Services

Services

Below is what we actually do day to day. We try to keep the list short and the descriptions honest. If something here matches what you need, get in touch.

We write backend services in Java, Kotlin, Go, and Groovy. Most of the work falls into a few buckets: REST and gRPC APIs, distributed systems handling high request volumes, and the occasional batch job that has to be reliable more than fast.

We also build crawlers and parsers. Real ones, not the kind that break the first time a target site changes its markup. That means proper retry logic, rate limiting, fingerprint rotation when needed, and storage that does not lose data if a worker dies mid-job.

ETL and ELT pipelines, batch and streaming. Kafka for transport, Elasticsearch and Postgres for indexing and querying, Parquet on object storage when the data is cold. We default to managed services when the cost works out, and run things ourselves when it does not.

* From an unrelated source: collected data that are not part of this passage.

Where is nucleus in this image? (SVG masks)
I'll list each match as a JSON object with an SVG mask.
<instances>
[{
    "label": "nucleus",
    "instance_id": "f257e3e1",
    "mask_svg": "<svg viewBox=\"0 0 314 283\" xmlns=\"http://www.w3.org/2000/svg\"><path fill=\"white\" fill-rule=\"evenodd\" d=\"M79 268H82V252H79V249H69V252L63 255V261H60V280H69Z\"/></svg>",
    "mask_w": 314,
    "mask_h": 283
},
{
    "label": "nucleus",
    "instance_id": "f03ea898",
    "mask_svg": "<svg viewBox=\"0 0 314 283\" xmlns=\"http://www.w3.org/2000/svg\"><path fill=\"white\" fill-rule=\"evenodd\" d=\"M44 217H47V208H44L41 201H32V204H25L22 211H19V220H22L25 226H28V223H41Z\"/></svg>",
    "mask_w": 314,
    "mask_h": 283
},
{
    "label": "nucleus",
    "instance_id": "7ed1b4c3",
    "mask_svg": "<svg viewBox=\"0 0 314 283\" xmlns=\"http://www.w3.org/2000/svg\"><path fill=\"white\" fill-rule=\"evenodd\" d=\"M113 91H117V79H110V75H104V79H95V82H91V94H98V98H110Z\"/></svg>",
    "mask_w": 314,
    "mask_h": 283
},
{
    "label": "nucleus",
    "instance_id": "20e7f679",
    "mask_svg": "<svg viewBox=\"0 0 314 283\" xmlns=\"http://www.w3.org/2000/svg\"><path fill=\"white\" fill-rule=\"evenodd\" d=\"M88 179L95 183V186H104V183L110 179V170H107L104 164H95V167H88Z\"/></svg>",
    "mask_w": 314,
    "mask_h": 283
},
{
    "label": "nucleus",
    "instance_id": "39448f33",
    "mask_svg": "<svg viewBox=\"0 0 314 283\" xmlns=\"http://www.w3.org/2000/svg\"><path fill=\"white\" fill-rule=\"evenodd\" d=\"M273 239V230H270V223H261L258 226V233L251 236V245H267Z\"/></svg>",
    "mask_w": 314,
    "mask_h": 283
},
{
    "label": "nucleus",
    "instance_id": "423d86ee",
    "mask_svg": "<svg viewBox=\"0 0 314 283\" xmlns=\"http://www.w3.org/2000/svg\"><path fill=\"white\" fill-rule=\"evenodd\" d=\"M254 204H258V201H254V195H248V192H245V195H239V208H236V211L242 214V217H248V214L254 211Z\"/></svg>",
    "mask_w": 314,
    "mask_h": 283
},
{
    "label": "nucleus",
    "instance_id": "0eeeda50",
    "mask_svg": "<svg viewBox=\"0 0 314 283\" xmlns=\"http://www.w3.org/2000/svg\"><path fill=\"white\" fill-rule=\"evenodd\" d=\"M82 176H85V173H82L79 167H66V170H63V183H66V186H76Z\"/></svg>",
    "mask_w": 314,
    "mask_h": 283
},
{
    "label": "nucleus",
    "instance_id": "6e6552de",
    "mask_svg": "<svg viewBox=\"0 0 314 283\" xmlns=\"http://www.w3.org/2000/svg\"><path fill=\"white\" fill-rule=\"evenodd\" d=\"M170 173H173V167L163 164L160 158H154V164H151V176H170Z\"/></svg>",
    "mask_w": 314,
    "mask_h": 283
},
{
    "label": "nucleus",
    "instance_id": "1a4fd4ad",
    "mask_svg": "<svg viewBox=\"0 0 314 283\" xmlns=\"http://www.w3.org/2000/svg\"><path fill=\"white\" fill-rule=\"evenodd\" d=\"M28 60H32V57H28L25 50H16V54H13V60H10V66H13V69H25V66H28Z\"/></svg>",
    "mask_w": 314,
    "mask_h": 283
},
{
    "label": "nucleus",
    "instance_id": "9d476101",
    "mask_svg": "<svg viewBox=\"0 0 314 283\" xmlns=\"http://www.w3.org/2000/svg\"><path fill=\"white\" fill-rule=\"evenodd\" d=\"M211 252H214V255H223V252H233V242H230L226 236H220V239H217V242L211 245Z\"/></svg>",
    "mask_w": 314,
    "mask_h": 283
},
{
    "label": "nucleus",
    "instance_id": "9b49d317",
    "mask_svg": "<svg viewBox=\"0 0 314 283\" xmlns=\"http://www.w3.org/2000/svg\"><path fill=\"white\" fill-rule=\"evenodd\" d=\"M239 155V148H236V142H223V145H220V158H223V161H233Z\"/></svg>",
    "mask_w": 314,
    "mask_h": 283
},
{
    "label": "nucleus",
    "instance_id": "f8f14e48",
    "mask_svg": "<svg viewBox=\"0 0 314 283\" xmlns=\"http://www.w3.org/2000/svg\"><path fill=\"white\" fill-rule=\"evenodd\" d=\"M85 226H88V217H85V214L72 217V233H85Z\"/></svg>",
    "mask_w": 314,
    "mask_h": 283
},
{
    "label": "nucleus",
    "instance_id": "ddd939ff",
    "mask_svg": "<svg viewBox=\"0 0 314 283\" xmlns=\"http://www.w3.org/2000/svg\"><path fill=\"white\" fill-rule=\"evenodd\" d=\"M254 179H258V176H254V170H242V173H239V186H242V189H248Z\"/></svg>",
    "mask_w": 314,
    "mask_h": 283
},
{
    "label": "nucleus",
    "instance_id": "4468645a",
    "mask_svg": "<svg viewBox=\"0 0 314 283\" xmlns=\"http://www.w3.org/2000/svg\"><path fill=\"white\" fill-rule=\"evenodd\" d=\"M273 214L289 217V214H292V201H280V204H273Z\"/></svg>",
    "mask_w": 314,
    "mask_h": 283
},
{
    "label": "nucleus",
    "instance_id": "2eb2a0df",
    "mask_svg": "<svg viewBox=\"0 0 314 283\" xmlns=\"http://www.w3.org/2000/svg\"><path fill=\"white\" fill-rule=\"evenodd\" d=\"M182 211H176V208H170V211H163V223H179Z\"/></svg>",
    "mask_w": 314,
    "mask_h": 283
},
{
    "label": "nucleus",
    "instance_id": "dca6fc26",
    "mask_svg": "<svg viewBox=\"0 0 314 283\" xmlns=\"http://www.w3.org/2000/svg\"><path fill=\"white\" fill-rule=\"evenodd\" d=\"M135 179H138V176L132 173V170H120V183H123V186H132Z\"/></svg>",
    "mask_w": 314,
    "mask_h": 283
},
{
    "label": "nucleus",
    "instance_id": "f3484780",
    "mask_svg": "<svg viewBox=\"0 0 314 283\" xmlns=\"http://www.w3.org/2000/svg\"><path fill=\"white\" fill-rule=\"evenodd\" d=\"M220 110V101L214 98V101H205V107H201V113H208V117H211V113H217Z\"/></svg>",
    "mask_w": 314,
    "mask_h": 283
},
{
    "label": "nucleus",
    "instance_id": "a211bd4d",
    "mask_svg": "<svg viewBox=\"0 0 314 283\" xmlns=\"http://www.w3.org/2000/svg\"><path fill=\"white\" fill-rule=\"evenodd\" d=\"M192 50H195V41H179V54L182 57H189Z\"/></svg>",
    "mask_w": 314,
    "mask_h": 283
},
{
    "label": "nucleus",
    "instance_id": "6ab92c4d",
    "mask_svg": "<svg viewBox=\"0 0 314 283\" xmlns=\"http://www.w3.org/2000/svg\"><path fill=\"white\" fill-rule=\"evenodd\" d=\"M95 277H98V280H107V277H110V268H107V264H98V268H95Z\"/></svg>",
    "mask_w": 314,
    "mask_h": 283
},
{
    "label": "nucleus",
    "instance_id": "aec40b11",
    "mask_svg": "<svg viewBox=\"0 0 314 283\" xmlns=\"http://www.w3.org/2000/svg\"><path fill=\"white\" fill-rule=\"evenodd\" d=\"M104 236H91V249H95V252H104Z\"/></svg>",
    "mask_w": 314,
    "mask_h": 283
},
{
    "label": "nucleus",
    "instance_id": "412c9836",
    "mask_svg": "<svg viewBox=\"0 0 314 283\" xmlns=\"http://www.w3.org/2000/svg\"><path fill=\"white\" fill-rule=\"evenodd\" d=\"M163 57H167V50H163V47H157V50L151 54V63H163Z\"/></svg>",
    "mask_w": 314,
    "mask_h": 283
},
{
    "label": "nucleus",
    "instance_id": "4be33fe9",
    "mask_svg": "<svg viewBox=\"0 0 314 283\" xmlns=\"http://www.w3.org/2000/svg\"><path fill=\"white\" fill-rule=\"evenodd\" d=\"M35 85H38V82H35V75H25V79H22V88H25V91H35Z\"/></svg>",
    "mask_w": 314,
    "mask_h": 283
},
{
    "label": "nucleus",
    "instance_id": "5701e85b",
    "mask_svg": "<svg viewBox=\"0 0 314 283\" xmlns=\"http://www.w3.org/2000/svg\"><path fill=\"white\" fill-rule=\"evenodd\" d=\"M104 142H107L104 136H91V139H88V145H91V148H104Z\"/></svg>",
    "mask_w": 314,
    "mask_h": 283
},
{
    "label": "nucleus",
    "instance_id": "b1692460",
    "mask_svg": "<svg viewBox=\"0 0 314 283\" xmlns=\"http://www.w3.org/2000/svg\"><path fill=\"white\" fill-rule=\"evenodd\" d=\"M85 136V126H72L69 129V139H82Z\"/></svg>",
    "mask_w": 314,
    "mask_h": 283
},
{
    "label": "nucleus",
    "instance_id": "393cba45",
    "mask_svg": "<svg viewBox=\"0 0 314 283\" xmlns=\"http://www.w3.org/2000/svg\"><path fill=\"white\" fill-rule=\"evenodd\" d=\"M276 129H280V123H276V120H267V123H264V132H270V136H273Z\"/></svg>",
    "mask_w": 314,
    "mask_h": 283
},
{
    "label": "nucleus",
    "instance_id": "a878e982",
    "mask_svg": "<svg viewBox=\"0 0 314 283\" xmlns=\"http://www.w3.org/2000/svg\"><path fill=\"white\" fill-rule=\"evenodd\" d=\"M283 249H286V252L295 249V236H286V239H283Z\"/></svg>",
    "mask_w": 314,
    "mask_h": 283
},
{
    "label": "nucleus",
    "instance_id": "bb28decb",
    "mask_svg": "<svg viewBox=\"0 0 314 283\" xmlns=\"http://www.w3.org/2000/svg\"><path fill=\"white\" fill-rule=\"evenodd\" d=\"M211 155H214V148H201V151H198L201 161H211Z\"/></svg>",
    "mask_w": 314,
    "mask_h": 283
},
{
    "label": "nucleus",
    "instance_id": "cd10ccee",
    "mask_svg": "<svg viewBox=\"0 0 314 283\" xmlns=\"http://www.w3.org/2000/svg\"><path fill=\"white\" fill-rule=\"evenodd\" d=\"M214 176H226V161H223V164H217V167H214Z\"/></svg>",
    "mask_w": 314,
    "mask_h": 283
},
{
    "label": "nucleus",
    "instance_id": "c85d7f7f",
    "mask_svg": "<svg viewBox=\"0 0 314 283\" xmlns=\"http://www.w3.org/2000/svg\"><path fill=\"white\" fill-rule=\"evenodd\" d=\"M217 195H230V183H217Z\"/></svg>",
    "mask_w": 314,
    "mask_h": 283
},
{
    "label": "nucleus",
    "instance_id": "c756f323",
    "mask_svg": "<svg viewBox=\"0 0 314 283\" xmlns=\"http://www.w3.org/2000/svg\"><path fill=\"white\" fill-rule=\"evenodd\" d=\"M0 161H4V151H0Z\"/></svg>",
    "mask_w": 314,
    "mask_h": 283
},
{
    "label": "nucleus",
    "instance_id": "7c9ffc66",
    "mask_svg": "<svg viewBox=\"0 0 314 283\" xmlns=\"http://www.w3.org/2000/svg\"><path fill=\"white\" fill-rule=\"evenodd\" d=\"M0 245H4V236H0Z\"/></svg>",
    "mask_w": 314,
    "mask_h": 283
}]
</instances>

Reporting, dashboards, data lakes: same approach. Pick the smallest thing that solves the problem, instrument it properly, document the schema, and let the team that owns the data own the pipeline.

Migrations and greenfield builds on AWS, GCP, and OpenStack. We do the architecture, the IaC (Terraform and Terragrunt), the network design, and the boring parts: IAM, organisation policies, cost allocation, audit logs.

Multi-cloud is a tool, not a goal. We use it when there is a real reason (regulatory, latency, vendor risk) and avoid it when the only reason is “in case we change our mind later”.

Cluster setup and operations on GKE, EKS, OpenShift, Rancher, and self-hosted k3s. Helm charts written so other people can read them. CI/CD wired in with whatever the team already uses (Jenkins, GitLab CI, GitHub Actions). Service mesh only when the traffic patterns actually justify it.

We pay attention to the things that bite later: pod disruption budgets, resource requests that match reality, secrets handling, image provenance, and a sane upgrade story.

CI/CD, infrastructure automation, GitOps workflows, monitoring, alerting, incident response. The aim is short feedback loops and a system the on-call engineer can debug at 3am with a phone and a coffee.

Tools we use often: Ansible, Terraform/Terragrunt, ArgoCD, Prometheus, Grafana, Loki, OpenTelemetry. We do not have a strong opinion about the brand of the tool, only that the team using it actually understands it.

Affiliate program operations and online campaign management. Tracking, attribution, and the routing infrastructure behind it. Useful when you already have offers to push and need the plumbing to work.